The whole world is not only watching, they’re playing along, and sometimes playing the game better.


2 thoughts on “CSotD: Friday Funnies come on a Monday this week

  1. Mike, I’m old enough to have used those flat wooden “spoons,” and I would rather have a cone. They were not a workable solution. In fact, there’s an ice cream place I go to occasionally where I always order an espresso even if I don’t want one, because it comes with a metal spoon I can use for the ice cream.

    As for the bookstore sign, tastes differ. For every old guy like us that thinks “that’s damaging the Literature Brand!” there may be a young person that is impressed that they allow such diverse expression.

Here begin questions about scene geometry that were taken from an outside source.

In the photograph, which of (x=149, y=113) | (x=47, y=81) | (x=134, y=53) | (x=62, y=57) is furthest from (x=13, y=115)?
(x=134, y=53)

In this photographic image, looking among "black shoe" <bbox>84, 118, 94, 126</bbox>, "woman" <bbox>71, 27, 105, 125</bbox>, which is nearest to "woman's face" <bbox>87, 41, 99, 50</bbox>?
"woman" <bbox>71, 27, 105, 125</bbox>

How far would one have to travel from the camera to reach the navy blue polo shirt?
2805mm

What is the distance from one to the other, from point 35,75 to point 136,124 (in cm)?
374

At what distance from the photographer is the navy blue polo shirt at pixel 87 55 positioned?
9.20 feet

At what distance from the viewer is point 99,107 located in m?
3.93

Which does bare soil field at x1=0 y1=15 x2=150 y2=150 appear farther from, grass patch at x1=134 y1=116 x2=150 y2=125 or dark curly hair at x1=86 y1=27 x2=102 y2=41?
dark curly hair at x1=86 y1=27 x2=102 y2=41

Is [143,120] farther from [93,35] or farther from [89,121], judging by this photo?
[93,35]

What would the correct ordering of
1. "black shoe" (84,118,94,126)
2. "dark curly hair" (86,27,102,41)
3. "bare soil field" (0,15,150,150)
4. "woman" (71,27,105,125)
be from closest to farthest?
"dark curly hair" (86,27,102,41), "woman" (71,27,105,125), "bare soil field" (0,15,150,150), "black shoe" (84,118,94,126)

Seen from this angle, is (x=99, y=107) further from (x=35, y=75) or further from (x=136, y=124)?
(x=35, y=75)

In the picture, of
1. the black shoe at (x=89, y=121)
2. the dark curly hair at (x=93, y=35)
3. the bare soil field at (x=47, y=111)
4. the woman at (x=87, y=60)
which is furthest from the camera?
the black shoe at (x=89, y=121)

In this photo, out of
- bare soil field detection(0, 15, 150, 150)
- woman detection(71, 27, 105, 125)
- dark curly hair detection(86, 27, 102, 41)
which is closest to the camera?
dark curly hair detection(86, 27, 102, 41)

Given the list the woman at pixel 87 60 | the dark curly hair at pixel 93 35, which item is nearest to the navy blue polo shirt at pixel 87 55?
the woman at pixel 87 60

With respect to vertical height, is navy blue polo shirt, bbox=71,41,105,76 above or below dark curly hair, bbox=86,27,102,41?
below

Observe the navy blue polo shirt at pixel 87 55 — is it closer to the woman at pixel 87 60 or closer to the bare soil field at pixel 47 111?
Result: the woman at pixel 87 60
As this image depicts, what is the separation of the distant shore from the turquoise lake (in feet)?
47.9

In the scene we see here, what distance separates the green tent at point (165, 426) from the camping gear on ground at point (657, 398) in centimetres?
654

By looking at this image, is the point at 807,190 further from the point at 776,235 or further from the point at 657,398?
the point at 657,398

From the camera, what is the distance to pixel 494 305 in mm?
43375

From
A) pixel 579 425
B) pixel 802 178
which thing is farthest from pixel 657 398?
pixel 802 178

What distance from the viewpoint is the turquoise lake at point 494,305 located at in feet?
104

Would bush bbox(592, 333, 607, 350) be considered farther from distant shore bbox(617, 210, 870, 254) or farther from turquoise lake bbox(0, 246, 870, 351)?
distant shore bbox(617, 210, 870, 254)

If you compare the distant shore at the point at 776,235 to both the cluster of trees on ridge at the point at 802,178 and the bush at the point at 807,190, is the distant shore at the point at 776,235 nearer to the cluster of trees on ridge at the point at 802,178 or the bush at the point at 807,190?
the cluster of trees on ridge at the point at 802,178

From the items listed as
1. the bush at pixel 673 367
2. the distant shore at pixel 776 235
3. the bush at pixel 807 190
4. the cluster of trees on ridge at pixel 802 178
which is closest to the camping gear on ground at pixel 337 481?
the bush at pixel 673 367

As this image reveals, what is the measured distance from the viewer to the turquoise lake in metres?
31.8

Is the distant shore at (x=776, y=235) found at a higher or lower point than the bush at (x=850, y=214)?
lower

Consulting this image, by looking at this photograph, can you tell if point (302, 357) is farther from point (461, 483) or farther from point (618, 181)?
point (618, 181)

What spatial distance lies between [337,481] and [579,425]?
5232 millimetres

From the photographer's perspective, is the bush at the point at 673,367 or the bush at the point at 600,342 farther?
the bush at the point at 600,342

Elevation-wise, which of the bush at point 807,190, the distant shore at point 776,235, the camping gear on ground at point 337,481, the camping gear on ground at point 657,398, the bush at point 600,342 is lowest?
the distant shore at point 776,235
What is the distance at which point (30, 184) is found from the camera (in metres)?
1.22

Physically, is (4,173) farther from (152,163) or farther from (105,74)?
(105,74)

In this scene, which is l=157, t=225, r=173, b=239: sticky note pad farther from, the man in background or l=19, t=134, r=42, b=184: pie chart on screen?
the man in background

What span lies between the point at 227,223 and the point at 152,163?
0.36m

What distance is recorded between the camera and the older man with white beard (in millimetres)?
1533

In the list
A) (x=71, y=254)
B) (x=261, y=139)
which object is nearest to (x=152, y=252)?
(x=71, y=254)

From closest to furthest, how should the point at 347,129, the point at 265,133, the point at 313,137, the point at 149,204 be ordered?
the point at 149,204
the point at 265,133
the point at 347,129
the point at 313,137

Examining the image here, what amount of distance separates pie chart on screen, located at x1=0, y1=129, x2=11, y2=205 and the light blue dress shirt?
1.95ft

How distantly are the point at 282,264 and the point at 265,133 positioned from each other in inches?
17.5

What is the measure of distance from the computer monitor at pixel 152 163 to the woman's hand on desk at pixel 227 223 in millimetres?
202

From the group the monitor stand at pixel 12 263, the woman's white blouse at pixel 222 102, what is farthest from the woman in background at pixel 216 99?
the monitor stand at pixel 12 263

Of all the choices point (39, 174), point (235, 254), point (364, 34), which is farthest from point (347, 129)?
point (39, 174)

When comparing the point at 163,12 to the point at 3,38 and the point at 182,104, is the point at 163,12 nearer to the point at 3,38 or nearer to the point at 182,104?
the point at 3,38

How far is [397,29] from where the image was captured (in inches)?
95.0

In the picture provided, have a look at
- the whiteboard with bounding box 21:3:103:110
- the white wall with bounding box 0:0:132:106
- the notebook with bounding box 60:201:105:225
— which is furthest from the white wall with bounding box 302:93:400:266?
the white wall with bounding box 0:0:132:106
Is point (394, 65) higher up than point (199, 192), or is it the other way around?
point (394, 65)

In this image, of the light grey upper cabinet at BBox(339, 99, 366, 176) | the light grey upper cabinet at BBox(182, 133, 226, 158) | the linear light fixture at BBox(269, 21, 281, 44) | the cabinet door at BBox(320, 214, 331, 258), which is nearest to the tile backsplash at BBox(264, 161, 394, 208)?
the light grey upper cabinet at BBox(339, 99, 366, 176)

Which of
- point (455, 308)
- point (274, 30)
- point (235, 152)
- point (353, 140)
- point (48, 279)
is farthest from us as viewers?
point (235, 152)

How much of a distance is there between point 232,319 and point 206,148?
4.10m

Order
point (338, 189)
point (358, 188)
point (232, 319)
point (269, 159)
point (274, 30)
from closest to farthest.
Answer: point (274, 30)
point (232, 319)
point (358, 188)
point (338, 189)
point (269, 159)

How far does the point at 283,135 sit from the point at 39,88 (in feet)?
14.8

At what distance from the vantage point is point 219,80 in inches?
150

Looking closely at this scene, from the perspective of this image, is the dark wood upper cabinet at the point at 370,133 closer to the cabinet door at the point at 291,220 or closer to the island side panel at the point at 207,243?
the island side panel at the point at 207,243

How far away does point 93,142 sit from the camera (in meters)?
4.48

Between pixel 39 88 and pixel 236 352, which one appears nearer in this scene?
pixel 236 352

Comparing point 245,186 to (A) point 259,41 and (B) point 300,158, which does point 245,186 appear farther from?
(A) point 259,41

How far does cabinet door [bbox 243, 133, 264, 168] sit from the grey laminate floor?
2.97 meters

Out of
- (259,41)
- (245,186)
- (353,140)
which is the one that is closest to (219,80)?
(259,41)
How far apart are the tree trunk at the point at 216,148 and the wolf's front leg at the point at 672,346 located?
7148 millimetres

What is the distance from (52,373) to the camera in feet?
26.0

Also, I’ve seen that same gag a number of times in the intertubes—my guess is that’s where some clerk cribbed it from. So maybe it’s really intended for our cane-waving kin, since the young whippersnappers all saw it a hundred times already on Tweeter.

  2. That pretty much summarizes “Romeo and Julie”t as well as any Cliff’s Notes. There are even more dead people at the end of “Hamlet”, which,, I have read, is the plot line for “The Lion King.”